Have only just realised that I think I am looking for women writers. I am ever so slightly tired of the Old Guard, as wonderful as they may be.
If male, perhaps contemporary?
I do so love Blake though.

I hear you about Amazon, will be having a scout on ebay!

OP posts:
MsNeis · 13/06/2024 15:40

Mary Oliver

Cooper77 · 13/06/2024 23:25

Gormenghastly · 09/06/2024 17:34

I am interested in discovering more poets who write about nature and the elements, as in Ted Hughes and Christina Rossetti.

Not a fan of Wordsworth to be honest, after having lived in the Lakes for many years, but would love to hear of any classic and/or contemporary poets who utilise a similar imagery - nature, weather and wilderness - in their work.

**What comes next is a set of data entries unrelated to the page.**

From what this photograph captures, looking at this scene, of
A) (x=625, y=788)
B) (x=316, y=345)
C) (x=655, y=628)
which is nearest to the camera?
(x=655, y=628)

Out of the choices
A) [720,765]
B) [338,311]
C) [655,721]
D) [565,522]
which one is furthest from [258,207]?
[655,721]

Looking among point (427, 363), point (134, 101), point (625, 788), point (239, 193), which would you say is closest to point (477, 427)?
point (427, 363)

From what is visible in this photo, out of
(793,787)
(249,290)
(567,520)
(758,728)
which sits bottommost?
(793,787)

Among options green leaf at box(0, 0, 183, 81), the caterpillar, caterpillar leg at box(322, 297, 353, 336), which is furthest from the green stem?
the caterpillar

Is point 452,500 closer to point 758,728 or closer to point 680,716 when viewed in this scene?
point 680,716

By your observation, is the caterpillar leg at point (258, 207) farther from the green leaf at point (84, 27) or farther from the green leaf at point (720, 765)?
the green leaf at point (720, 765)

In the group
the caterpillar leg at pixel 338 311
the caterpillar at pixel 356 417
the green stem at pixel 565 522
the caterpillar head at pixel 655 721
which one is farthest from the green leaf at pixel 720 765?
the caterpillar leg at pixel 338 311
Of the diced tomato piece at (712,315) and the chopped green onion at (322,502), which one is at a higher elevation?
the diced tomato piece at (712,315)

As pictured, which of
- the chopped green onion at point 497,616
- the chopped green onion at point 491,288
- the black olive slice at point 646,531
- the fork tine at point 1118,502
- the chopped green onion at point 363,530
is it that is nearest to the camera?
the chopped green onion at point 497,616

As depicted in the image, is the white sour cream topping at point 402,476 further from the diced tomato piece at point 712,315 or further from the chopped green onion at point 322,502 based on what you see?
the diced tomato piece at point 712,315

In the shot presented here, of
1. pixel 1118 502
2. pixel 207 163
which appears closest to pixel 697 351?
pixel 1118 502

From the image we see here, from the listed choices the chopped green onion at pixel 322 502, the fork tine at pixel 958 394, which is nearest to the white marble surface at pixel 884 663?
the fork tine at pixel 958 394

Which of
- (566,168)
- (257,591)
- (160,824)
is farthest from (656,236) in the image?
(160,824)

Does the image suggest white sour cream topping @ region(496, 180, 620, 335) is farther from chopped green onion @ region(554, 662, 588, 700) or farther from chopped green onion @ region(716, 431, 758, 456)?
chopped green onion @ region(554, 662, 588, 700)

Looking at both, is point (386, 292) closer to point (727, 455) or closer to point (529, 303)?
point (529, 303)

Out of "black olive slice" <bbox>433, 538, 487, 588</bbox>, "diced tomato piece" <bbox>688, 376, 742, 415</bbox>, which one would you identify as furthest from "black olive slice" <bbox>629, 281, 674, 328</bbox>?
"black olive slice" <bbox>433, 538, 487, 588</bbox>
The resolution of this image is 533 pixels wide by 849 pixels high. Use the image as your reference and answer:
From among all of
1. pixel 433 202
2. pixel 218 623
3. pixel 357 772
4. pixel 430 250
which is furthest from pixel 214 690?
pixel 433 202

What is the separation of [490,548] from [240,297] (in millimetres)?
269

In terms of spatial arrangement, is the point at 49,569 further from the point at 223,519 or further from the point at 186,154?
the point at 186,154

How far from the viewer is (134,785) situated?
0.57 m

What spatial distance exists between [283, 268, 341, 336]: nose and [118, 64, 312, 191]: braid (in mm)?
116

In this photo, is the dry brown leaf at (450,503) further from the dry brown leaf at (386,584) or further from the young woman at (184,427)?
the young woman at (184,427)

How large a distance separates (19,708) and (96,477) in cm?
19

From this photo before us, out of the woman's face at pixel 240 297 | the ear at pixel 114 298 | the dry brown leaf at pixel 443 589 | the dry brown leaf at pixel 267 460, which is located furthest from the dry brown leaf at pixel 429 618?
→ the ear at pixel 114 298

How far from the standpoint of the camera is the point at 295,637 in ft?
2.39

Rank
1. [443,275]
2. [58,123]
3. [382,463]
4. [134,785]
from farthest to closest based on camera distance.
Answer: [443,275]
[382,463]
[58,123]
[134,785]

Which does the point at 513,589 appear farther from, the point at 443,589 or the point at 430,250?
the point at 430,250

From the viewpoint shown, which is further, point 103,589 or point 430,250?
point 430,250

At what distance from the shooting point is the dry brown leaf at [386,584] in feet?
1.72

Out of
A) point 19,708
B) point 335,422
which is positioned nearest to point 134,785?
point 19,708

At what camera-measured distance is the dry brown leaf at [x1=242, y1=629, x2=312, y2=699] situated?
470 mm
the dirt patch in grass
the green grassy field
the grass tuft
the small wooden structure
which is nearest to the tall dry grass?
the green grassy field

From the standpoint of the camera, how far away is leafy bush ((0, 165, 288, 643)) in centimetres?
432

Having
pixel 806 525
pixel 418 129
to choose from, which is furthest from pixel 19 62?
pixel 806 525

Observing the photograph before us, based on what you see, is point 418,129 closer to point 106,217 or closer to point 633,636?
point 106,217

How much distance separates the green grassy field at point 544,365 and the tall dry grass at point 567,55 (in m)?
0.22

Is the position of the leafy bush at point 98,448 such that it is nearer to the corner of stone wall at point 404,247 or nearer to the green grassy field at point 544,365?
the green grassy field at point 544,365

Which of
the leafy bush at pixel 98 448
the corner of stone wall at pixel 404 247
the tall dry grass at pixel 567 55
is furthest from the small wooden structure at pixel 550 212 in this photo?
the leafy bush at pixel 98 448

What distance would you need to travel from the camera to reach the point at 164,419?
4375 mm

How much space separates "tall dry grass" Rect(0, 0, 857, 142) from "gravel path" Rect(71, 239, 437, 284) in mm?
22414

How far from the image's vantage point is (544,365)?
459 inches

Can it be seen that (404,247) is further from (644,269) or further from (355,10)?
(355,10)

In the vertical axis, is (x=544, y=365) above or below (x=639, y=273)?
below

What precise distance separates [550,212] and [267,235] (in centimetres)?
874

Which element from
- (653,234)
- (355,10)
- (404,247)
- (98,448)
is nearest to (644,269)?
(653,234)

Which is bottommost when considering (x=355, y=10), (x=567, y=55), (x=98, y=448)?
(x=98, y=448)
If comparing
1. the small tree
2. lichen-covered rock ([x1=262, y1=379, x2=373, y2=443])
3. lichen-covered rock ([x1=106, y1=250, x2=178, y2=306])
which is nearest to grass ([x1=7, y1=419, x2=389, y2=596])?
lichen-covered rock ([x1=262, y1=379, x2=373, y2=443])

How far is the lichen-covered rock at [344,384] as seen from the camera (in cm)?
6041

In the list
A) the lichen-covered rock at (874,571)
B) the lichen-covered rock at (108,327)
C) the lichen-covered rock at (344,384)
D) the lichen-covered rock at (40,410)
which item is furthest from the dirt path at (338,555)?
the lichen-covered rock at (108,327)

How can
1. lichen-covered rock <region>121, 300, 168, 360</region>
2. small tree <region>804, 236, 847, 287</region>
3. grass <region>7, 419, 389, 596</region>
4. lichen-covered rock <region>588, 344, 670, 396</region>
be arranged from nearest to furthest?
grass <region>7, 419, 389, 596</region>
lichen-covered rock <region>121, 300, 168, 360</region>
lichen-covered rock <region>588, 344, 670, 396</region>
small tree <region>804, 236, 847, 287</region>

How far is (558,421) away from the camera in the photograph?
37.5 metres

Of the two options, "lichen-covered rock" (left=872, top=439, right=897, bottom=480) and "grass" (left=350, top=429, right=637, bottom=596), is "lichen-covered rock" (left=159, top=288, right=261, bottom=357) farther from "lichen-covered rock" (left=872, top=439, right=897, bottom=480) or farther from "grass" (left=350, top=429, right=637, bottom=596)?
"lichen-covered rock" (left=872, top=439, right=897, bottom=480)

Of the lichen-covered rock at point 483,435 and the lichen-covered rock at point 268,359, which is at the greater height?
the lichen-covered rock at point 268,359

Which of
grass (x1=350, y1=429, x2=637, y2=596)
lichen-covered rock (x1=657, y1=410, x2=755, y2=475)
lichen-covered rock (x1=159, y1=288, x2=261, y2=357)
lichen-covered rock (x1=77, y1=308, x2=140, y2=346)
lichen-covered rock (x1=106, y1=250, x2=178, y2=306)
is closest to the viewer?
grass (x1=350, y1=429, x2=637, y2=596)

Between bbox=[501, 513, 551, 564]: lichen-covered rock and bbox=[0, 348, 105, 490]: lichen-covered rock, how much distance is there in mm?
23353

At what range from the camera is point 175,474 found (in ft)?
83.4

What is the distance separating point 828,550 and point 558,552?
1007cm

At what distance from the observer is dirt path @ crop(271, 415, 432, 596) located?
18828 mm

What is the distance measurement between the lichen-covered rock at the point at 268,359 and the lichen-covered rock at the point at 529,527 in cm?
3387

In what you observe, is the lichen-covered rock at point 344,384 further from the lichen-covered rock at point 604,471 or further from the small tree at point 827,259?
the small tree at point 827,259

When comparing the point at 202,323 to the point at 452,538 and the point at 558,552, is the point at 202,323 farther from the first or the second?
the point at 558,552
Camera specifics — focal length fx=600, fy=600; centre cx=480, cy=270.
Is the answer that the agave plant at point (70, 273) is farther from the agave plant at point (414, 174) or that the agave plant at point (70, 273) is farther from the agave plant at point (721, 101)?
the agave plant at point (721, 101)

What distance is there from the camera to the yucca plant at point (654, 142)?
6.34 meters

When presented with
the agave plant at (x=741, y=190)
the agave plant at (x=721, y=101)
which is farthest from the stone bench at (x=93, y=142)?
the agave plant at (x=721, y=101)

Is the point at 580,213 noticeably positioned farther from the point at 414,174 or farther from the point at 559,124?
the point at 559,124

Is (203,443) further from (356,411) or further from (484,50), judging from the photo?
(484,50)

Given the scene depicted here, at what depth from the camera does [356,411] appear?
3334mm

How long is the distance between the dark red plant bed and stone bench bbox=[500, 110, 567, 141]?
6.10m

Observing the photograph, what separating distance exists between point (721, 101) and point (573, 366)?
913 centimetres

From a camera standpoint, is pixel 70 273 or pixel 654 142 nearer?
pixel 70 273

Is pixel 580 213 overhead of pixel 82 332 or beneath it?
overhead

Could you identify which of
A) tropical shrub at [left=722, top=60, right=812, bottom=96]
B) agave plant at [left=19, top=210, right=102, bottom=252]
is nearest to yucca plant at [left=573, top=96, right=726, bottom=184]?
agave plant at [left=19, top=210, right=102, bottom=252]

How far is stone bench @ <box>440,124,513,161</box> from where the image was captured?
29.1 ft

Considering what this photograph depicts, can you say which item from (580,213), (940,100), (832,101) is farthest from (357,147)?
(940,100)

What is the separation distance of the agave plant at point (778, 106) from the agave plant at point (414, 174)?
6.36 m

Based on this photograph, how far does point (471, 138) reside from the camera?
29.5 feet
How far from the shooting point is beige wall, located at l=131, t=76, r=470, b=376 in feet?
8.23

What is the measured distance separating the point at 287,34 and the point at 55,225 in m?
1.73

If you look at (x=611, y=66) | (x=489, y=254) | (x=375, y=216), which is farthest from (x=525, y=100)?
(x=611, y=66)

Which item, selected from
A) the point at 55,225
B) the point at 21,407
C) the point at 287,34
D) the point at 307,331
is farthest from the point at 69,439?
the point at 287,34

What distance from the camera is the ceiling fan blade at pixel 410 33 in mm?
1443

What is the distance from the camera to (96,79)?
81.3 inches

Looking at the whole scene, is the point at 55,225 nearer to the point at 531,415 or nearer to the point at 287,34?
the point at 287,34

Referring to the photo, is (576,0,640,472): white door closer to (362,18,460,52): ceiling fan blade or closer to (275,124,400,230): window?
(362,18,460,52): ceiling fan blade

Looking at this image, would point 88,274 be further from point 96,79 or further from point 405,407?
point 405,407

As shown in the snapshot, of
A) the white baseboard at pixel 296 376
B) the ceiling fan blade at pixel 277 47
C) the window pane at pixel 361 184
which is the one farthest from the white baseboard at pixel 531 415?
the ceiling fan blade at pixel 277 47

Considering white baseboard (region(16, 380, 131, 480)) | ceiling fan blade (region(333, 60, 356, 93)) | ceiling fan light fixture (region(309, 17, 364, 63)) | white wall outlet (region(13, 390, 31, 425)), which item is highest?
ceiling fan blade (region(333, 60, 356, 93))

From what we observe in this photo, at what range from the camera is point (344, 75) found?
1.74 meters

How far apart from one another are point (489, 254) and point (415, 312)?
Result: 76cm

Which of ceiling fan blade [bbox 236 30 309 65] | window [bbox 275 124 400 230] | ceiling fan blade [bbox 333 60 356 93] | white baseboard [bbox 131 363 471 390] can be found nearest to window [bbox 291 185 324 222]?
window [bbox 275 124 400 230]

I was watching a YouTube clip on Ted Hughes recently, and someone argued that he isn’t really a nature poet at all. A true nature poet writes about nature itself, whereas Hughes is interested in what lays behind or within nature - the elemental forces of lust and violence and so on that move the natural world. I thought it was an interesting point. If you think about the crow poems, for example. I mean, they’re not about the animal at all. Crow is merely a symbol for the life force itself.

BurbageBrook · 14/06/2024 11:22

Kathleen Jamie.

AsYouWantToBe · 14/06/2024 11:27

Alice Oswald. Maybe start with her first two collections, The Thing in the Gap-Stone Wall and Dart (the latter about the river Dart in Devon), or her more recent Falling Awake.

WaitingForMojo · 14/06/2024 11:34

Mary Oliver

HoneyButterPopcorn · 14/06/2024 11:50

David Henry Thoreau

powershowerforanhour · 16/06/2024 12:38

Auatralian bush poets - the likes of Banjo Paterson, WH Ogilvie, Henry Lawson and David Campbell- have some of the best nature poetry I think.